+++ Selected excerpt +++

Why Mercurial doesn't need "recursive merge strategy"?

Asked 2/5, 2011 at 10:12 Answered 9/4, 2019 at 21:50

AFAIK git's default merge strategy is "recursive" which means when more than one "common ancestor" ends up being a "good candidate", git will merge them and create a new "virtual common ancestor" for the contributors. It basically helps solving situations where files were already merged and it avoids merging them again or coming up with incorrect merge contributors.

My question is: if Mercurial doesn't use "recursive", how does it handle the same situation?

Thanks

Ocasio answered 2/5, 2011 at 10:12 Comment(9)

+++

▶ [What is required]: In the thread on Mercurial merging, what does git create when more than one common ancestor is a good candidate?

+++ Information shown +++

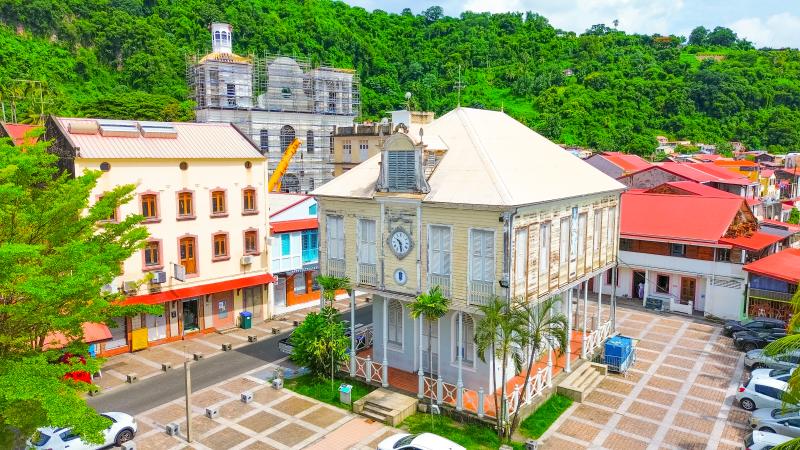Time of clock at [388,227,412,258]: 10:28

+++

▶ [Solution]: A new "virtual common ancestor," made by merging the candidate ancestors.